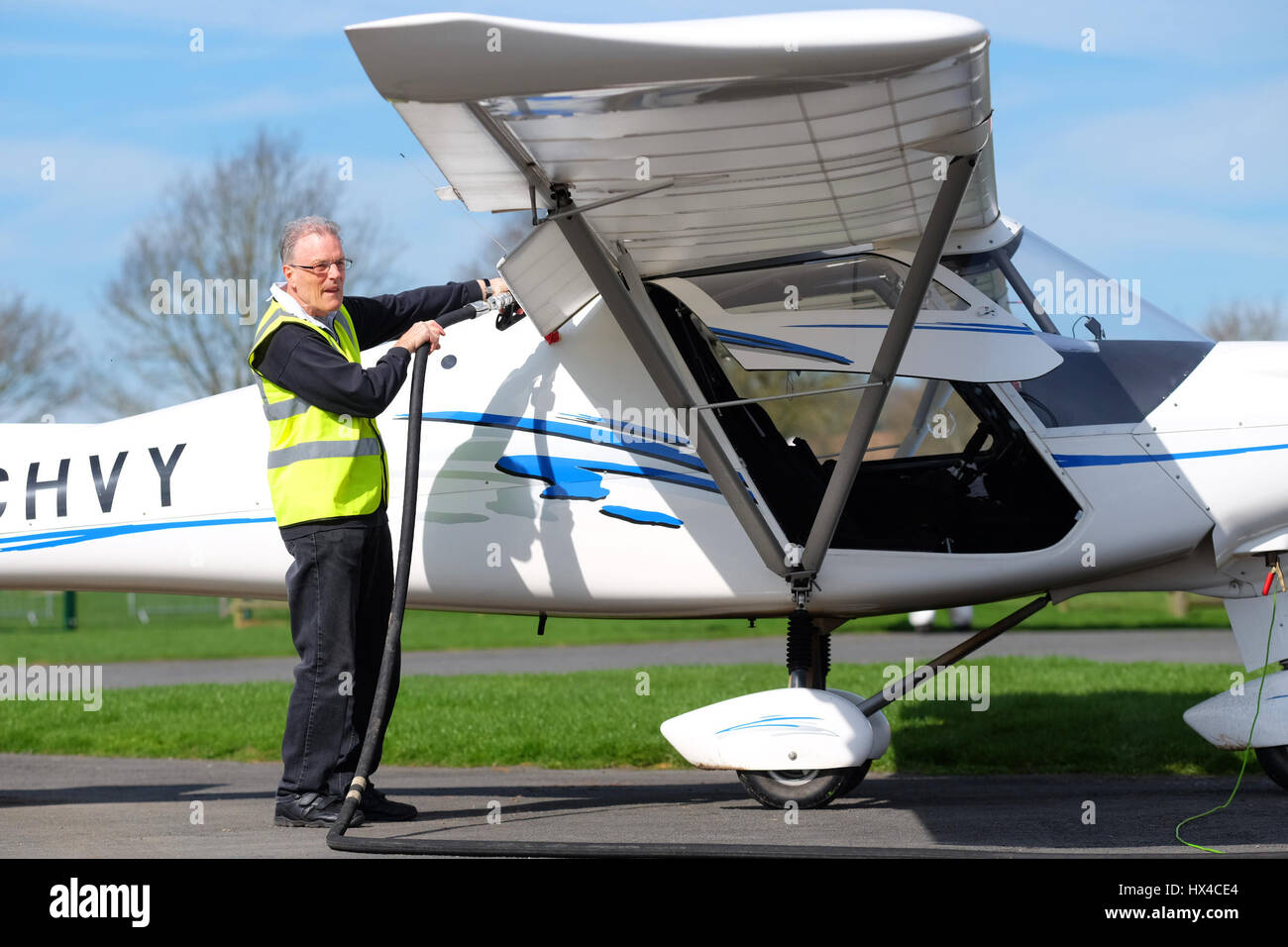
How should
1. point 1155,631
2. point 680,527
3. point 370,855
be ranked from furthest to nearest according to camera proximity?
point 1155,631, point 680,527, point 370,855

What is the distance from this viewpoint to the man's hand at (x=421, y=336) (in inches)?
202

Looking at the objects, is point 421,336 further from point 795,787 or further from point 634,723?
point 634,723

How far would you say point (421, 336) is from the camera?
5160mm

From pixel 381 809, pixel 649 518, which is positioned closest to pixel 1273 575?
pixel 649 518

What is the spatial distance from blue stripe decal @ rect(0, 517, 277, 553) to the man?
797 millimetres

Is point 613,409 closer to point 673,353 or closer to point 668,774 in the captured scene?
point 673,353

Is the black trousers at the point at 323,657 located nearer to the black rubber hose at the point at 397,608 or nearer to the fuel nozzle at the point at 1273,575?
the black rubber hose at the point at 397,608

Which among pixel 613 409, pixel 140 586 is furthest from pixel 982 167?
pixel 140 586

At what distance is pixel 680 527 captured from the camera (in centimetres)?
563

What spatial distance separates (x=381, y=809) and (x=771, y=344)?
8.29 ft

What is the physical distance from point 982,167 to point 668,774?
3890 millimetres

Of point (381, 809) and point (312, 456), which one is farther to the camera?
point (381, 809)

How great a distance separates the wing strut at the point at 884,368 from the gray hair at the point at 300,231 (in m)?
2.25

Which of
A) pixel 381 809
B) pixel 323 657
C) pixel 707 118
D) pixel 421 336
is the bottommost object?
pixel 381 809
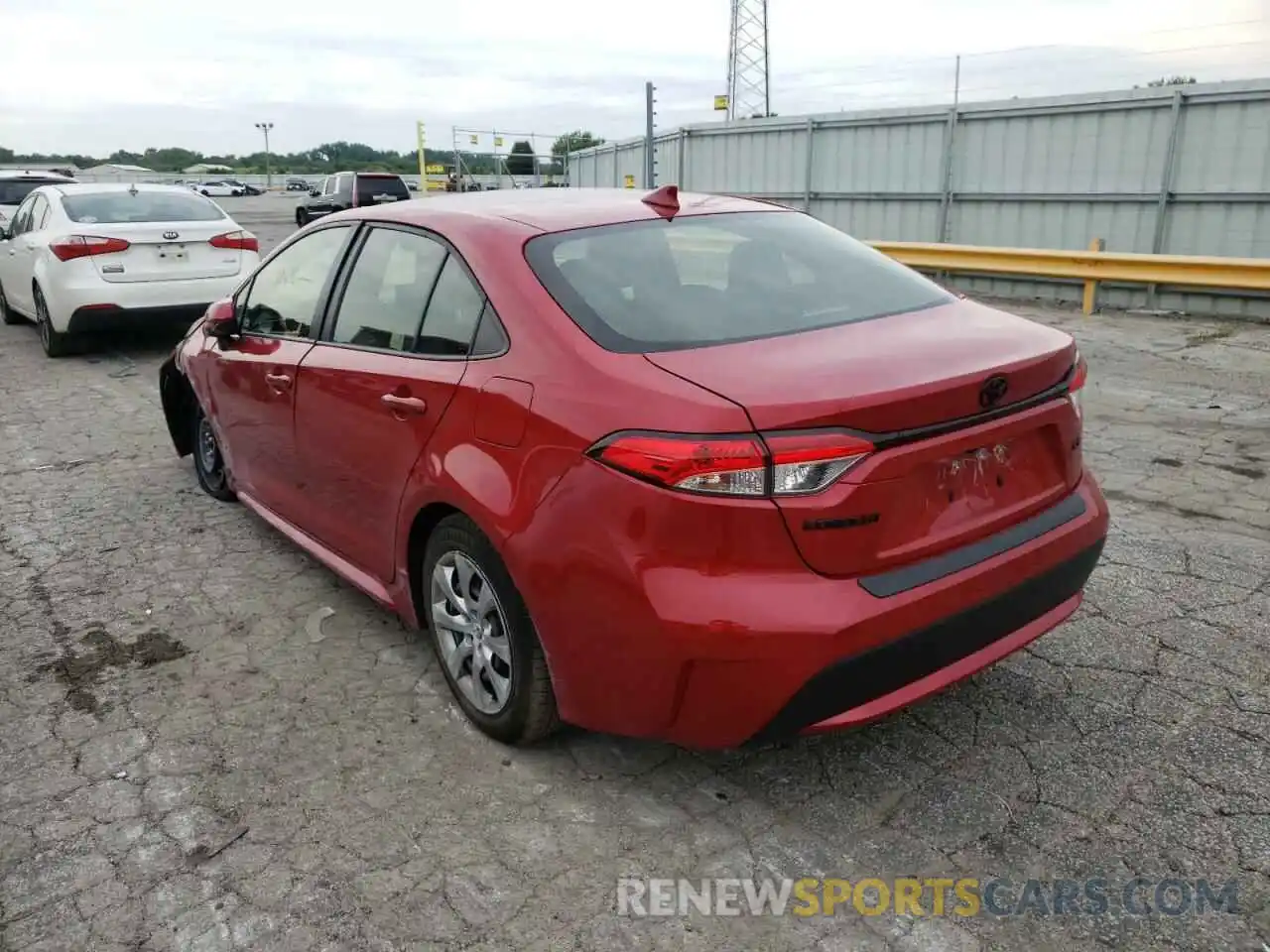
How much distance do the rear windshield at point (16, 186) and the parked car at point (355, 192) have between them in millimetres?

*Exercise*
Write out every row above word for word, and leave the pictures out.

*Answer in full*
How should
1. point 1155,631
2. point 680,527
3. point 370,855
be ranked from furthest to nearest according to camera proximity?
point 1155,631, point 680,527, point 370,855

What is the distance from this viewpoint to the man's hand at (x=421, y=336) (in inches)?
202

Looking at the objects, is point 421,336 further from point 795,787 or further from point 634,723?
point 634,723

How far would you say point (421, 336) is from the camera?
5160mm

From pixel 381 809, pixel 649 518, which is positioned closest to pixel 1273 575?
pixel 649 518

What is the spatial distance from blue stripe decal @ rect(0, 517, 277, 553) to the man?
797 millimetres

Is point 613,409 closer to point 673,353 or closer to point 668,774 in the captured scene?
point 673,353

Is the black trousers at the point at 323,657 located nearer to the black rubber hose at the point at 397,608 or nearer to the fuel nozzle at the point at 1273,575?
the black rubber hose at the point at 397,608

Which among pixel 613 409, pixel 140 586 is furthest from pixel 982 167?
pixel 140 586

At what distance is pixel 680 527 captured from the camera (in centimetres)?
563

What spatial distance separates (x=381, y=809) and (x=771, y=344)?
8.29 ft

What is the physical distance from point 982,167 to point 668,774?
3890 millimetres

Of point (381, 809) and point (312, 456), which one is farther to the camera?
point (381, 809)

How great a distance separates the wing strut at the point at 884,368 from the gray hair at the point at 300,231 (in m)?
2.25

Which of
A) pixel 381 809
B) pixel 323 657
C) pixel 707 118
D) pixel 421 336
is the bottommost object?
pixel 381 809
How much distance do the rear windshield at point (16, 186) and the parked car at point (355, 192) have between them in millimetres?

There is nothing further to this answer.